The Intergovernmental Panel on Climate Change (IPCC) opened a meeting on Monday to consider the outline of the Synthesis Report for the Sixth Assessment Report, which will provide policymakers in 2022 with the most up-to-date scientific information related to climate change.
The Synthesis Report will integrate the findings of all the reports that the IPCC is working on in its current assessment cycle for the Sixth Assessment Report.
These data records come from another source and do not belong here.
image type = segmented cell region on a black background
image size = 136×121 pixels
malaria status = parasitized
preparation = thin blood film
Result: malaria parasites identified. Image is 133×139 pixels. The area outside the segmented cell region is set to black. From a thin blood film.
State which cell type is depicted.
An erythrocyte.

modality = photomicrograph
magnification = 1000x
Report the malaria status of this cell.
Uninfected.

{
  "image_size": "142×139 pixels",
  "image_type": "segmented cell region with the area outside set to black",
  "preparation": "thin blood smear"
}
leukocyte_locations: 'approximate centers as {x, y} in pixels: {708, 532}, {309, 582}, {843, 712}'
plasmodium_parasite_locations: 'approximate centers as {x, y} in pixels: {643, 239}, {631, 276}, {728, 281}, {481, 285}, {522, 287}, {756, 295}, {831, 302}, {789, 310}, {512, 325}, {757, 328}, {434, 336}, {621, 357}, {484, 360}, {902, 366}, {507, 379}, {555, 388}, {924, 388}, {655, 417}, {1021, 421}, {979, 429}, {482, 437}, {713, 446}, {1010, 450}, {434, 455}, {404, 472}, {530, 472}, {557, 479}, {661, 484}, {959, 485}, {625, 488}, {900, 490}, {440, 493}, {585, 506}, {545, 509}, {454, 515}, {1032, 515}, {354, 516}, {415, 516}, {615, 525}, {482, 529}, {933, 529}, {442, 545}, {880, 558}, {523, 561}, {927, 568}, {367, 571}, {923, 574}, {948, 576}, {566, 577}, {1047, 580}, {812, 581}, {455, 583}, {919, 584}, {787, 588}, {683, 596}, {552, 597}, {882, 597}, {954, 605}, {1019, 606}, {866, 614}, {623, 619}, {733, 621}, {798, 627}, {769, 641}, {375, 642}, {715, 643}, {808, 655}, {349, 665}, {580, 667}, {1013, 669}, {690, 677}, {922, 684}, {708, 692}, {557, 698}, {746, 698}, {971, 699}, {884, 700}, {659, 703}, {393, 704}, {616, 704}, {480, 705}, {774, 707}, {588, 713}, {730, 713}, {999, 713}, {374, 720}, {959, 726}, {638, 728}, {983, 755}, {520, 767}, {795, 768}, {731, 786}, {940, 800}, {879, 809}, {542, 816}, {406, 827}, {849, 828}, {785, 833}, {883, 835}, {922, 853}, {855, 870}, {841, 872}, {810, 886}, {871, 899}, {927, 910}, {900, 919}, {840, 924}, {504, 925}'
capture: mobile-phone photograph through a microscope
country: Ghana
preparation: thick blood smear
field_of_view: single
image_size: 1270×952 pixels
It is timed to be available in 2022, one year before the first global stocktake under the Paris Agreement, when governments will review the targets they set under the accord and their progress towards implementing them.
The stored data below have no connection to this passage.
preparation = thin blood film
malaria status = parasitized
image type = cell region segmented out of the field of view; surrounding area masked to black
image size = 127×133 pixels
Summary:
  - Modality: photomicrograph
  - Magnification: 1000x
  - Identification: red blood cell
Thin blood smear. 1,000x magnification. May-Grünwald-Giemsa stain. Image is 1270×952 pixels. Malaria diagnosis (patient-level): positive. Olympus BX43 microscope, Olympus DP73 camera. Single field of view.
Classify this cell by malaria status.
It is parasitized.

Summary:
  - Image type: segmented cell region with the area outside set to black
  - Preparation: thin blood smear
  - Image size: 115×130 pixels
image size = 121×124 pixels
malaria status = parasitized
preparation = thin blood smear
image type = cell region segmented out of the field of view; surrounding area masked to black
The 52nd Session of the IPCC, hosted by the United Nations Educational, Scientific and Cultural Organization (UNESCO), runs from 24 to 28 February 2020. Among other business it will also elect a member of the Bureau of the Task Force on National Greenhouse Gas Inventories and launch the regular review of IPCC procedures.
“Like all IPCC products, the Synthesis Report will be policy-relevant,” said IPCC Chair Hoesung Lee.
“It will help policymakers in government at all levels and decision-makers in business and civil society develop climate-resilient development pathways, and connect climate action to economic and societal concerns and options,” he told the opening session of the meeting.
Over the past 18 months the IPCC, the world’s leading body for assessing the science related to climate change, has released three special reports – on global warming of 1.5ºC, on land use, and on the ocean and cryosphere – and a methodology report. The three IPCC Working Groups are now preparing their contributions to the Sixth Assessment Report, which will be released in 2021.
The Synthesis Report, due to be released in the first part of 2022, will present the latest state of climate knowledge by drawing on information from these other IPCC reports. It will serve as the basis for international negotiations and will be ready in time for the first global stocktake under the Paris Agreement in 2023.
Governments agreed in Paris in 2015 to respond to climate change by limiting global warming to well below 2ºC above pre-industrial levels while pursuing efforts to hold it to 1.5ºC. Each government decides its own actions in furtherance of this goal, known as Nationally Determined Contributions. They agreed to review progress towards the goal in a global stocktake every five years starting in 2023.